Model values
The results of applying the model on a dataset.
The output information and format depends on the machine learning problem being solved:
Additionally, the required output columns can be defined in the --output-columns
command-line applying parameter. All columns that are supposed to be output according to the chosen parameters are output by default.
Parameter description
A comma-separated list of columns names to output when forming the results of applying the model (including the ones obtained for the validation dataset when training).
Prediction and feature values can be output for each object of the input dataset. Auxiliary columns can be output, if name for column was specified in column description. Additionally, some column types can be output if specified in the input data.
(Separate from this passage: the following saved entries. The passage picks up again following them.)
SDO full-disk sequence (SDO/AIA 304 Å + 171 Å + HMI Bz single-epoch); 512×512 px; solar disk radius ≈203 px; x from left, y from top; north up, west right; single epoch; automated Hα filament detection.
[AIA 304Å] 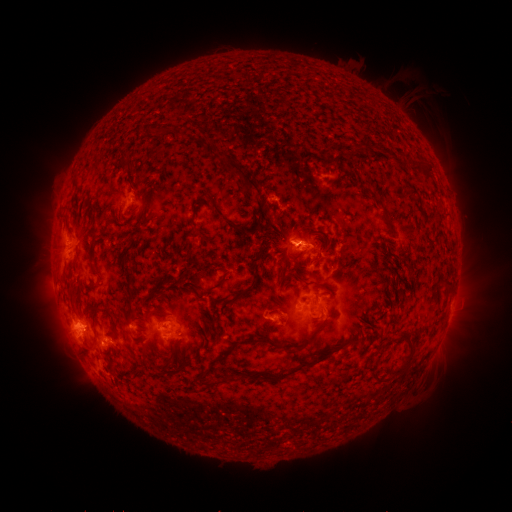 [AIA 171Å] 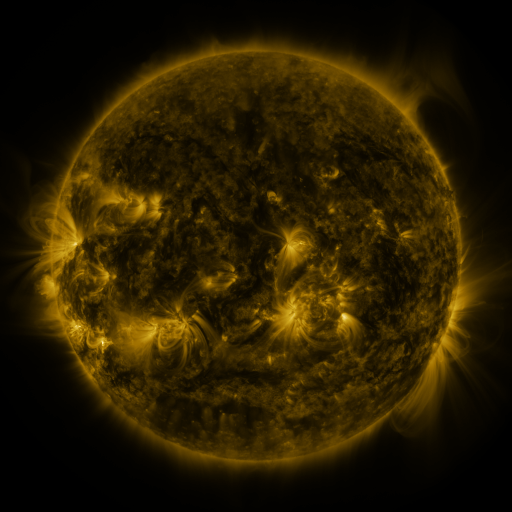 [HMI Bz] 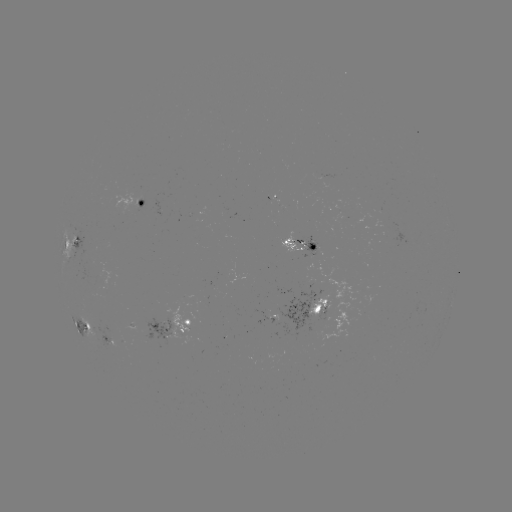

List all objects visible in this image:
filament: <bbox>210, 145, 260, 194</bbox>
filament: <bbox>363, 147, 370, 158</bbox>
filament: <bbox>410, 163, 423, 173</bbox>
filament: <bbox>420, 165, 434, 180</bbox>
filament: <bbox>198, 190, 209, 200</bbox>
filament: <bbox>369, 192, 378, 202</bbox>
filament: <bbox>210, 202, 243, 232</bbox>
filament: <bbox>146, 211, 155, 220</bbox>
filament: <bbox>189, 216, 197, 230</bbox>
filament: <bbox>308, 243, 317, 252</bbox>
filament: <bbox>229, 267, 259, 301</bbox>
filament: <bbox>276, 267, 292, 280</bbox>
filament: <bbox>180, 269, 191, 278</bbox>
filament: <bbox>124, 270, 134, 306</bbox>
filament: <bbox>313, 280, 332, 293</bbox>
filament: <bbox>202, 287, 212, 294</bbox>
filament: <bbox>92, 304, 117, 331</bbox>
filament: <bbox>150, 307, 165, 315</bbox>
filament: <bbox>261, 333, 315, 349</bbox>
filament: <bbox>90, 335, 97, 345</bbox>
filament: <bbox>265, 350, 330, 382</bbox>
filament: <bbox>385, 353, 414, 378</bbox>
filament: <bbox>367, 371, 382, 385</bbox>
filament: <bbox>223, 374, 233, 382</bbox>
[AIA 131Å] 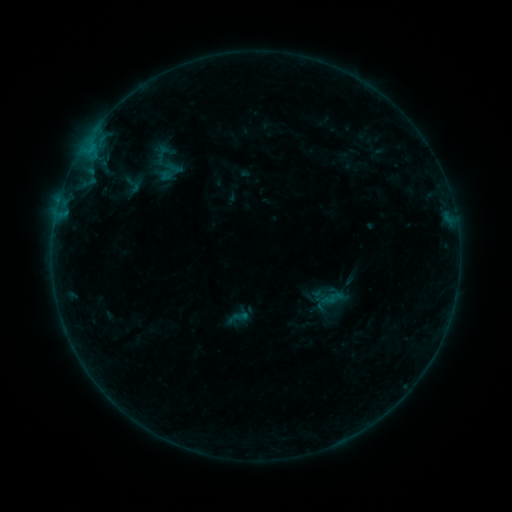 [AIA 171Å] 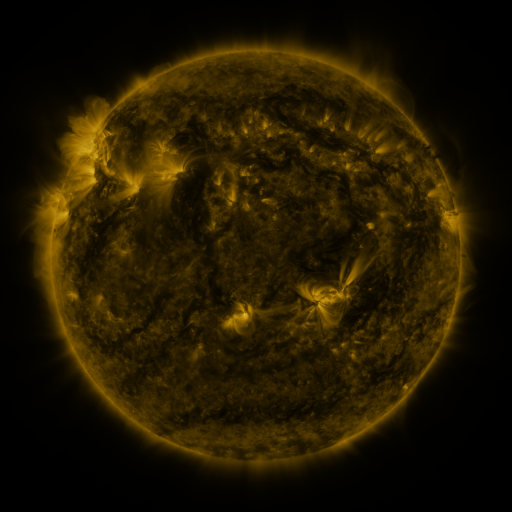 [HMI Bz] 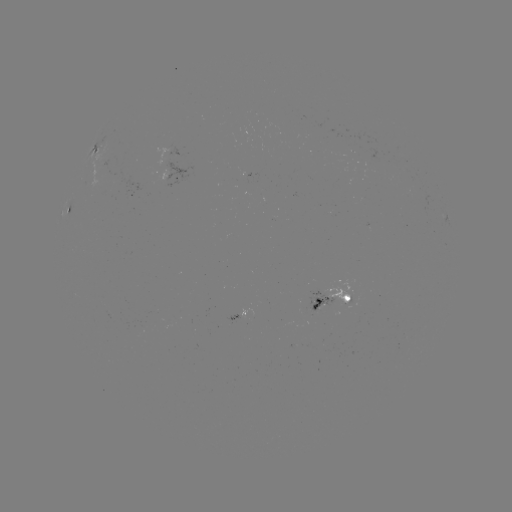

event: sigmoid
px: (133, 184)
Supported prediction types
- Probability
- Class
- RawFormulaVal
- Exponent
- LogProbability
Supported column types
Label
Baseline
Weight
SampleId
(DocId
)GroupId
(QueryId
)QueryId
SubgroupId
Timestamp
GroupWeight
The output columns can be set in any order. Format:
<prediction type 1>,[<prediction type 2> .. <prediction type N>][columns to output],[#<feature index 1>[:<name to output (user-defined)>] .. #<feature index N>[:<column name to output>]]
Example
--output-columns Probability,#3,#4:Feature4,Label,SampleId
In this example, features with indices 3 and 4 are output. The header contains the index (#3
) for the feature indexed 3 and the string Feature4
for the feature indexed 4.
A fragment of the output
Probability #3 Feature4 Label SampleId
0.4984999565 1 50.7799987793 0 0
0.8543220144 1 48.6333312988 2 1
0.7358535042 1 52.5699996948 1 2
0.8788711681 1 48.1699981689 2 3
Note
At least one of the specified columns must contain prediction values. For example, the following value raises an error:
--output-columns SampleId
Regression or Ranking
Contains
A number resulting from applying the model.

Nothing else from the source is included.